Myths About Indian Food

Posted on : 7th Jul, 2011

Initial Write-up: If you want to enjoy the diverse styles of Indian food and cooking, it is important to first realize that there are several myths about Indian food going around. Only when you identify and defeat them, will you be able to appreciate what this form of cooking is all about.

The popularity of Indian food is growing around the world, and no one doubts the potential of India’s various cuisines in providing a tasteful indulgence. However, rather unfortunately, there are certain myths about Indian food that are spreading just as fast. A lot of people think that Indian food is synonymous with rich, spicy, oily, fatty and overcooked food, and it makes for unhealthy eating on a regular basis.

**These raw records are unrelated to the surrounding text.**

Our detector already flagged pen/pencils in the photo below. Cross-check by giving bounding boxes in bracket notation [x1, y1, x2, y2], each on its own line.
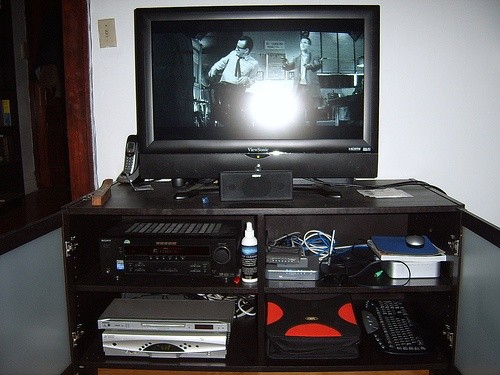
[233, 269, 241, 284]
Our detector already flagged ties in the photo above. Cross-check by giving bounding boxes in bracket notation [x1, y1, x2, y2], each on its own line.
[235, 57, 241, 78]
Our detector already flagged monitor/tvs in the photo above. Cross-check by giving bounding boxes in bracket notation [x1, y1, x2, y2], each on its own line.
[135, 4, 380, 197]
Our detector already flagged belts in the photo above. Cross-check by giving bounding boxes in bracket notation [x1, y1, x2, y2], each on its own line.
[224, 82, 234, 87]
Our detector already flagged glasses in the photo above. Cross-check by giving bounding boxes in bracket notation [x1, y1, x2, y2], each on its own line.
[234, 45, 246, 50]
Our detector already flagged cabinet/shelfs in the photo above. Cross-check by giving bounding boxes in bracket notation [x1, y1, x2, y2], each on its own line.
[60, 180, 465, 375]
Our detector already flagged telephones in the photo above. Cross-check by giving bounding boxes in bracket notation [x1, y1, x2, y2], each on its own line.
[116, 134, 141, 184]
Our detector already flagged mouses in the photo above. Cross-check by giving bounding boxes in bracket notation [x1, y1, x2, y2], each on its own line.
[406, 235, 425, 248]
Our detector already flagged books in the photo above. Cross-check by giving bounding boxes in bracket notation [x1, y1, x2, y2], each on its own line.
[367, 237, 447, 262]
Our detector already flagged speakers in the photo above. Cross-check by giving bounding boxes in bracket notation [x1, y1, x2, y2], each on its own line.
[220, 170, 293, 201]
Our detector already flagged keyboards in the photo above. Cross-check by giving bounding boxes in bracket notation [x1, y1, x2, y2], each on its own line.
[362, 300, 427, 356]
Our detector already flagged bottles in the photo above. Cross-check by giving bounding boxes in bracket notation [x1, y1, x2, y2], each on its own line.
[241, 222, 258, 283]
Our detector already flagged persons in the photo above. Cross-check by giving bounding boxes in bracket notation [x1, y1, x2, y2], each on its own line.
[281, 38, 322, 127]
[208, 36, 259, 117]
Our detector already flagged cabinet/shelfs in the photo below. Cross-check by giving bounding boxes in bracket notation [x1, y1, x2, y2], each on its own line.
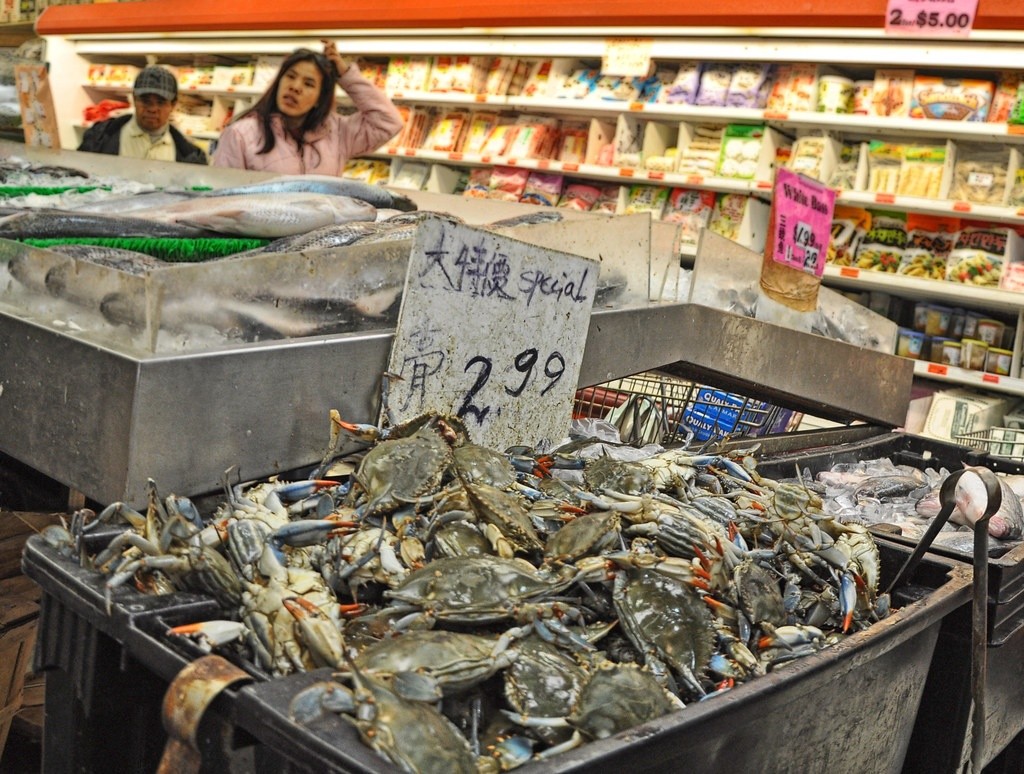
[33, 0, 1023, 473]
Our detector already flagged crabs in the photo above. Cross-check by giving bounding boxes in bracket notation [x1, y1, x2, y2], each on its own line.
[51, 410, 893, 774]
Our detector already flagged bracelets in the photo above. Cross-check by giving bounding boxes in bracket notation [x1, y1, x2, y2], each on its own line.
[339, 66, 351, 77]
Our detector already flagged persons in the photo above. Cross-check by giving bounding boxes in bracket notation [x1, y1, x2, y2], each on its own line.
[209, 38, 404, 177]
[76, 67, 208, 166]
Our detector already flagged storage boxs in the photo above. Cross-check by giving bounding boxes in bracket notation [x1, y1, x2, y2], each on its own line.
[681, 388, 802, 441]
[874, 69, 995, 122]
[22, 428, 1022, 774]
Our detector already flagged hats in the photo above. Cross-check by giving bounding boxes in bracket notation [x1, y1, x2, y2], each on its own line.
[132, 66, 177, 102]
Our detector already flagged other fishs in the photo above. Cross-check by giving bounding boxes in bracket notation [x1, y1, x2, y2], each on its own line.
[0, 155, 566, 342]
[782, 456, 1024, 560]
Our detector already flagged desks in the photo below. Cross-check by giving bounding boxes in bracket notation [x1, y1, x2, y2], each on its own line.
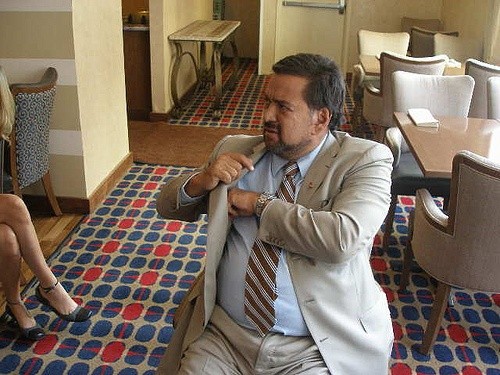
[359, 54, 465, 75]
[169, 19, 241, 119]
[393, 112, 500, 177]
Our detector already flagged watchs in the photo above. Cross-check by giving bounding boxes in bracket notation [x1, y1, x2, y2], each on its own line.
[256, 191, 277, 218]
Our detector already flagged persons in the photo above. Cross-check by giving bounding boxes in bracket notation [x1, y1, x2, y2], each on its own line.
[158, 52, 395, 375]
[0, 65, 92, 341]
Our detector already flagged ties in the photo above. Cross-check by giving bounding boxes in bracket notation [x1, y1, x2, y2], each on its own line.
[244, 158, 300, 338]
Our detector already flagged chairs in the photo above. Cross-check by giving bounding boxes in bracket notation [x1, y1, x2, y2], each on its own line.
[402, 17, 441, 43]
[399, 150, 500, 355]
[435, 34, 486, 64]
[363, 53, 448, 141]
[411, 26, 459, 57]
[464, 58, 500, 119]
[354, 28, 411, 89]
[381, 71, 476, 249]
[0, 66, 64, 216]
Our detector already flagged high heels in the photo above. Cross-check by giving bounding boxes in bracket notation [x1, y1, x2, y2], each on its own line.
[35, 279, 92, 321]
[5, 302, 45, 339]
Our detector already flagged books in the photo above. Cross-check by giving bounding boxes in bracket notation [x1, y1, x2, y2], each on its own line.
[408, 108, 439, 128]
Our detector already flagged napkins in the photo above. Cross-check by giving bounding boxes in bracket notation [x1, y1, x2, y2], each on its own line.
[408, 108, 439, 127]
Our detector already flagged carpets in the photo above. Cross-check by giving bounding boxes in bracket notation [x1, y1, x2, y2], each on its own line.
[128, 122, 262, 167]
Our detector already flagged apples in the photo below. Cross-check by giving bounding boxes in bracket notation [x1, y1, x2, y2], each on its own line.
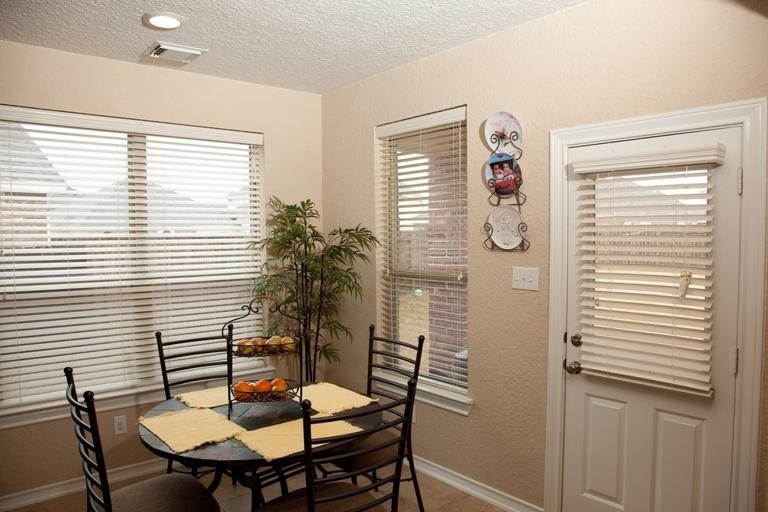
[253, 338, 264, 352]
[239, 340, 253, 354]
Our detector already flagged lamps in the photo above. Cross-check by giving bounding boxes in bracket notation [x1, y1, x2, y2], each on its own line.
[140, 9, 185, 32]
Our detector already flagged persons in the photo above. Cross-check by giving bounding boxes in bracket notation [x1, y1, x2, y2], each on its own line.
[503, 163, 516, 181]
[492, 163, 504, 181]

Nothing could be farther from the truth, and the most likely reason for these myths is that the only kind of Indian food people are acquainted with comes from restaurants. The difference between Indian food cooked at home and that available in restaurants, especially North Indian cuisine, is about the same as the difference between the food you will eat in a Chinese household and that available in a Chinese restaurant in Greece. Here are some common myths about Indian food busted.

 ‘Indian Cuisine’

 You may be surprised to know that there is no generic ‘Indian cuisine’. India consists of 35 different regions, each with its own culture and styles of cooking. If you asked the average Indian person about Indian food, they would name 8 to 10 different cuisines, none of which would be identified as simply ‘Indian’.

 Trying to put in Bengali food from the Eastern coast in the same category as Gujarati food from the West, is as big a blunder as trying to bracket an English breakfast and an Italian meal under the same category. Each region has its own ingredients, spices, herbs and tastes.

 ‘Indian Curry’

 People also make the mistake of thinking that there is some base gravy known as ‘Indian curry’ which is an accompaniment in every meal. Once again, there is no such thing. Gravy preparations vary not only from region to region, but also household to household. There are over 50 herbs and spices grown in India, and every dish involves its own unique combination of anywhere between 5 to 15 of them. Even when the spices are the same, every person who cooks mixes them in his or her own proportions. So, you can imagine how much variety there is in Indian gravies!

 Indian Food is Always Spicy

 This is a very common myth about Indian food, but believe it or not, India has its fair share of people who have very poor spice tolerance levels and yet enjoy the food! Typically, restaurant and street food are exceptionally spicy, but home cooking is a lot more versatile. Any given dish has its own distinct flavor and can be prepared according to taste. The objective of adding spice is not to kill, camouflage or reduce the flavor of food.

 Indian Food is Swimming in Oil and Overcooked

This is far from the truth, as far as home cooking goes. Quite to the contrary, a good chef will make sure that the food she cooks on a daily basis is light, fresh, filling and nutritious. The objective is to never overcook food and kill its nutrients. It is only the food that is cooked for special occasions that tends to be exceptionally rich, creamy and maybe even spicy.

Indian Food is Very Difficult to Prepare

 Indian food consists of dozens of recipes that are practical, versatile and quite simple to prepare, especially with pressure cookers around. Within 30 to 60 minutes, you can have a tasty and nutritious meal ready for four people!

 With these myths about Indian food busted, I would say that you are mentally ready to explore the exciting world of Indian cuisines.